Arbusta iuvant humilesque myricae
È un verso dell’amato Virgilio (ma il poeta antico diceva: Non omnes arbusta iuvant humilesque myricae) a dare il titolo alla più importante raccolta poetica di Giovanni Pascoli, una delle voci più calde che la poesia italiana ci abbia mai regalato.
Nato a San Mauro di Romagna nel 1855, vessato durante l’infanzia da troppe sventure familiari, amico di Carducci e D’Annunzio (ma quanto distante da quest’ultimo per carattere e stile di vita!), Pascoli incarna la moderna poesia italiana “pura” meglio di chiunque altro, ultimo baluardo dell’estetica classicista, eppur già avicino al Simbolismo di matrice europea.

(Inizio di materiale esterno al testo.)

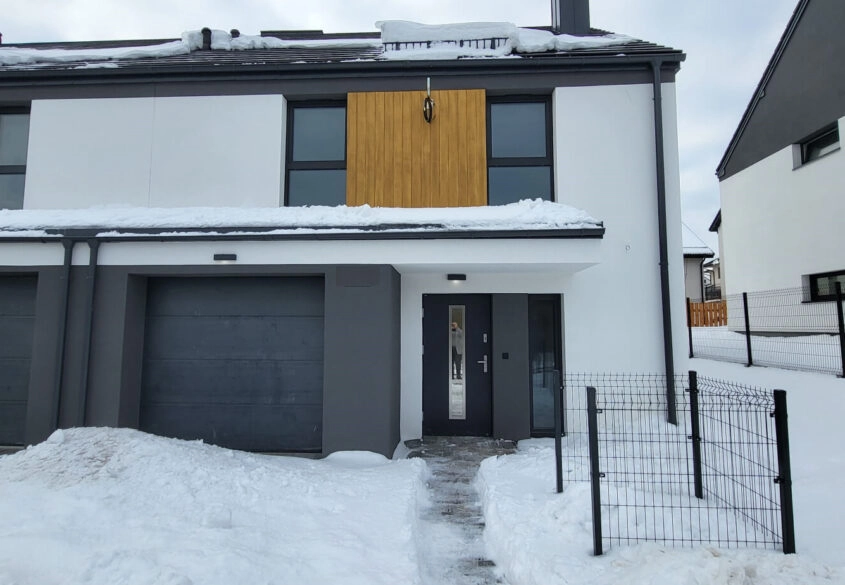 Dom 125m2 w zabudowie bliźniaczej z garażem A1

Figli di un animo schivo e solitario, perennemente alla triste ricerca di qualcosa che non c’è più, i suoi versi rappresentano certamente un unicum nella poesia italiana di fine Ottocento.
Il nome della celebre silloge (che vede la sua prima edizione nel 1891, ma ne conosce numerose successive) è quanto mai esplicativo: fa riferimento alle tamerici, e ad esse è associato l’aggettivo “umili”. Si tratta, dunque, di una poesia di breve respiro, estremamente semplice (soprattutto nei contenuti e nel linguaggio più che nella forma).
Eppure proprio nella semplicità (come spesso accade nella vita) risiedono le cose più belle. La poesia di Giovanni Pascoli è quella che comunemente si avvicina allo standard dell’idea che di essa ha la maggior parte delle persone, anche quelle lontane – sia per conoscenza storica sia per ispirazione – da questo straordinario universo. Un universo capace di cantare le cose più semplici, come la natura e il canto degli uccelli (ed uno dei più famosi componimenti è L’assiuolo, che contiene anche uno degli esempi più riusciti di una figura retorica molto presente in Pascoli, l’onomatopea, con quel chiù che riproduce il verso dell’uccello).
Ma in Myricae non c’ è solo idillio. Anzi, diremmo tutt’altro. Costante è il richiamo ai defunti, segno tangibile di quei lutti che hanno colpito e segnato l’adolescenza del poeta, e quasi ossessivo risulta il ricordo della madre e del padre. Emblematici, a tal proposito, le poesie X agosto, Il giorno dei morti e Il bacio del morto.
Le immagini della natura viva e di coloro che non ci sono più, e con i quali risulta impossibile stabilire una comunicazione, si intrecciano a formare un mondo onirico, ricco di fascino e mistero.
È quel mondo che solo Giovanni Pascoli, il poeta italiano teorico del “fanciullino”, riesce a dipingere con eccelsa maestria.